À la fin de leur vie, mes parents, l’un comme l’autre, tout en revivant tous les jours

le passé, et ce jusqu’à leur mort, avaient perdu tout intérêt pour le spectacle public de

l’holocauste. Un des plus vieux amis de mon père était un de ses anciens camarades

d’Auschwitz, un idéaliste de gauche, apparemment incorruptible, qui avait refusé le

principe même des compensations allemandes après la guerre. Finalement, il devint

directeur du musée israélien de l’holocauste, Yad Vashem. Malgré lui et avec une déception

sincère, mon père en vint à admettre que même cet homme avait été convaincu

par l’industrie de l’holocauste, qui avait façonné ses croyances sur le modèle du pouvoir

et du profit. Au fur et à mesure que les représentations de l’holocauste devenaient

plus absurdes, ma mère aimait à citer Henri Ford (avec une ironie volontaire) : « Foutaises

que l’histoire ! » Les récits des « survivants de l’holocauste » – tous des détenus

des camps de concentration, tous des héros de la résistance – étaient source d’un amusement

désabusé à la maison. Il y a longtemps que John Stuart Mill a admis que les

vérités qui ne sont pas sans cesse remises en question « cessent d’avoir l’effet de la

vérité, et se transforment en mensonge à force d’exagération ».

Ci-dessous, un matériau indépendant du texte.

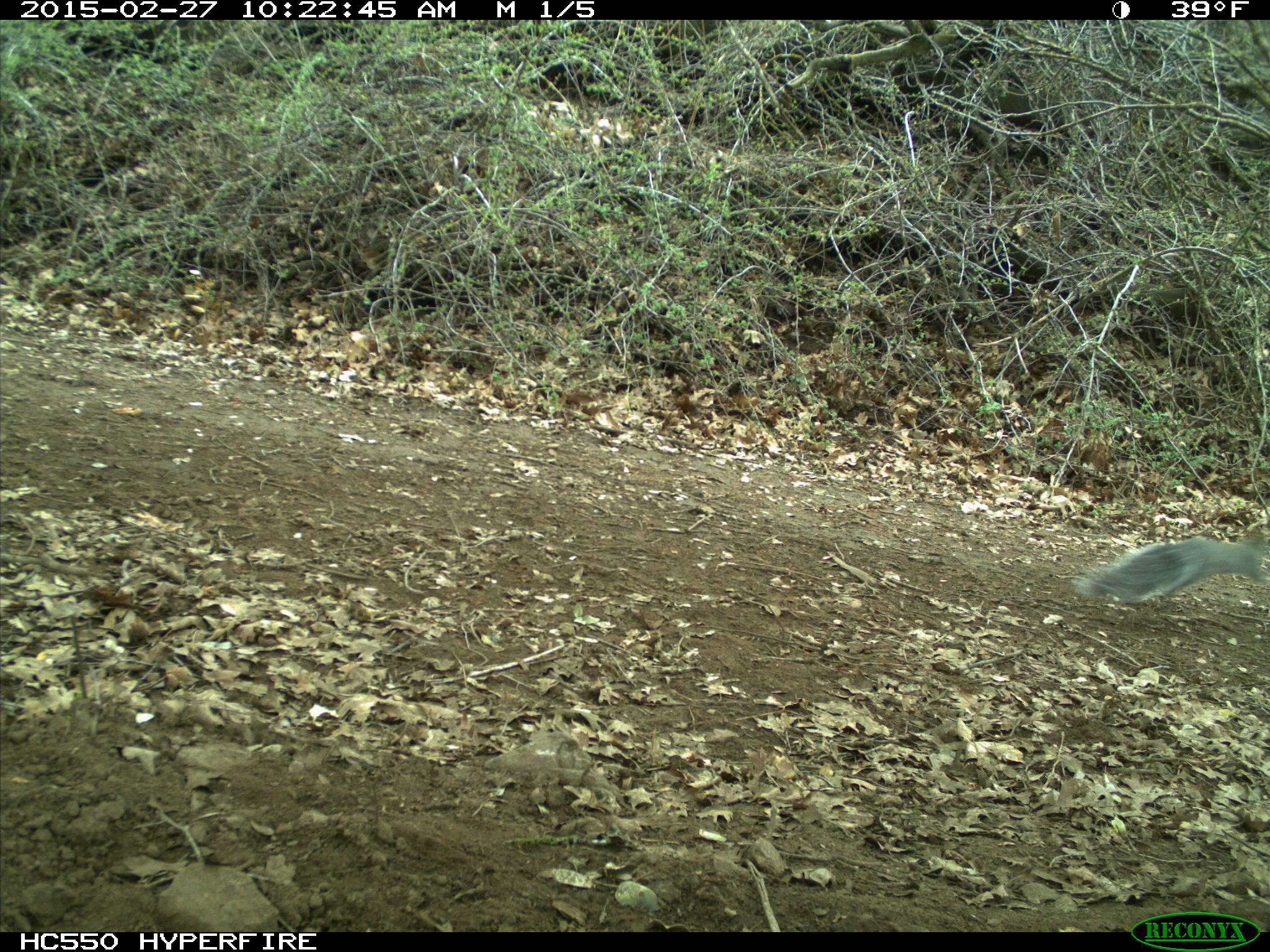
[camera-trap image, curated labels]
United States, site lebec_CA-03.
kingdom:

Mes parents s’étonnaient souvent que je sois tellement indigné par la falsification

et l’exploitation du génocide nazi. La réponse la plus simple est qu’on l’utilise pour

justifier la politique criminelle de l’état d’Israël et le soutien des États-Unis à cette

politique. Il y a aussi un motif personnel : je m’inquiète du souvenir de la persécution

de ma famille. La campagne actuelle de l’industrie de l’holocauste visant à extorquer

de l’argent de l’europe au bénéfice des « victimes nécessiteuses de l’holocauste » a ramené

les dimensions morales de leur martyre au niveau d’un casino de Monaco. Même

en dehors de ces préoccupations, cependant, je demeure convaincu qu’il est important

de conserver – de lutter pour – l’intégrité du récit historique. A la fin de ce livre, je

suggérerai qu’en étudiant l’holocauste nazi, nous pouvons apprendre beaucoup non

seulement à propos des « Allemands » ou des « Gentils » mais à propos de chacun

de nous. Cependant, je pense qu’à cette fin, pour tirer un enseignement réel de l’holocauste

nazi, sa dimension physique doit être réduite et sa dimension morale élargie.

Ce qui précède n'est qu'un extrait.